For the last few years, my updates have become less personal and more update-y. They have been full of happy people, empowered people, ministry successes and milestones. They have been true- honest and real updates. I haven’t made anything up. But, I also have left so much out.
You see, its difficult to see a ministry moving forward, to see your dreams and hopes coming alive before your eyes. It’s difficult because it’s humbling; it proves the existence of God you have sometimes come to doubt; it displays your small and shaky faith. It’s hard to explain these updates fully- because while there are so many amazing things happening, there is also so much behind the scenes.
There is failure, loss or change of relationships, weird interactions with other people working on the island, changing the way we do things and more. There is the faith aspect, the one that so readily rises to the top when talking with certain people that feels fake and forced. There are the questions…all the questions. There are thoughts and feelings and judgements that pop into the mind.

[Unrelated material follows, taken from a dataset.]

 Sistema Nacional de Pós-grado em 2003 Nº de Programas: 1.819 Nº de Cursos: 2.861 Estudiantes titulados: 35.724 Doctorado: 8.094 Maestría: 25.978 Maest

There is the toll that this takes on other parts of life. There is the part of me that can no longer make excuses for people willingly doing the wrong thing for their own personal gain- be it photos or a pat on the back or more money. There is the part of me that remembers how important people are and who literally cannot be anywhere on time now, and how honestly I don’t want to change that about myself now. There are the nights spent talking with my husband about the complexities of poverty instead of casually laughing and watching tv. There is this question of balance and if our lives will ever feel more put together than they are right now and yet there’s the temptation to convince everyone that we are holy, put together and need nothing from anyone. That is such an incredible lie that it makes me cringe.

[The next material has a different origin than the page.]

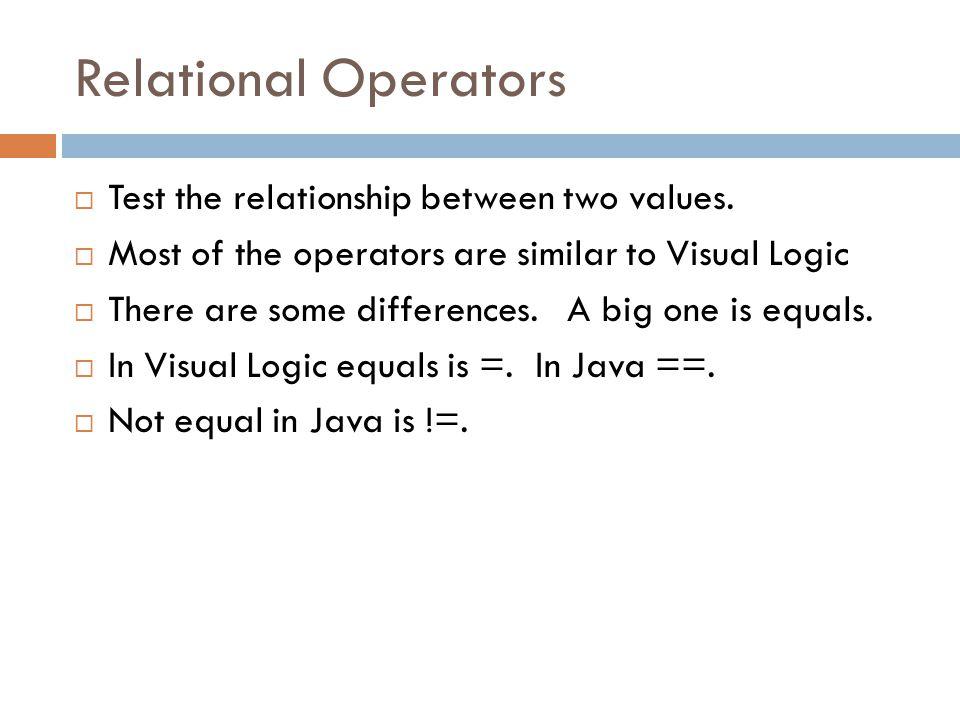 Relational Operators JavaDescription >Greater than >=Greater than or equal <Less than <=Less than or equal ==Equal !=Not equal Note: Equal and Not equal are different in Java than Visual Logic!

Did I mention the questioning? The questions that are too hard to handle, so I stick them in my heart for another day. The things I was taught about faith through Christian culture that have so many holes in them I don’t know where to start. The questions about who God is in the face of extreme injustice and poverty basically never stop. As I dive more into my graduate studies, I have more questions and less understanding. This is not to say I don’t have faith, as quite often it feels as it is all I have. It’s just that my faith now allows me to have far more questions than answers, to squeemishly excuse myself when people start talking in absolutes and to find my comfort among the marginalized.

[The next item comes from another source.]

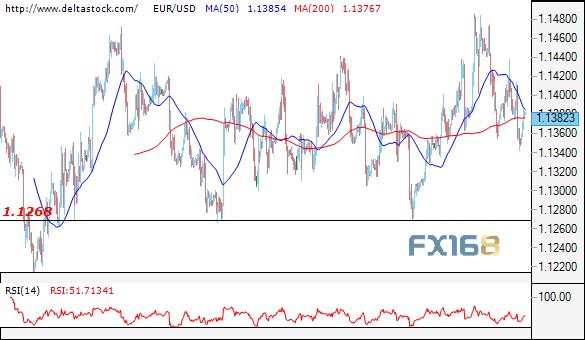 今晚美股表现引人注目 欧元、英镑、日元最新走势分析_四大外汇交易所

So, this is a new season for me. One of being transparent and honest and diving into what it means to be a believer in an age where Christian culture is so…weird. Where people who seem most loving are found outside of the church; where the impoverished are more ignored and exploited than before; where hope somehow exists still. I will be updating on this blog the weird/fun/awesome things happening in our life in cross-cultural ministry, but I will also be blogging over at stephwritesstuff.weebly.com. Mostly because I really don’t want to ignore my own stories and questions any longer.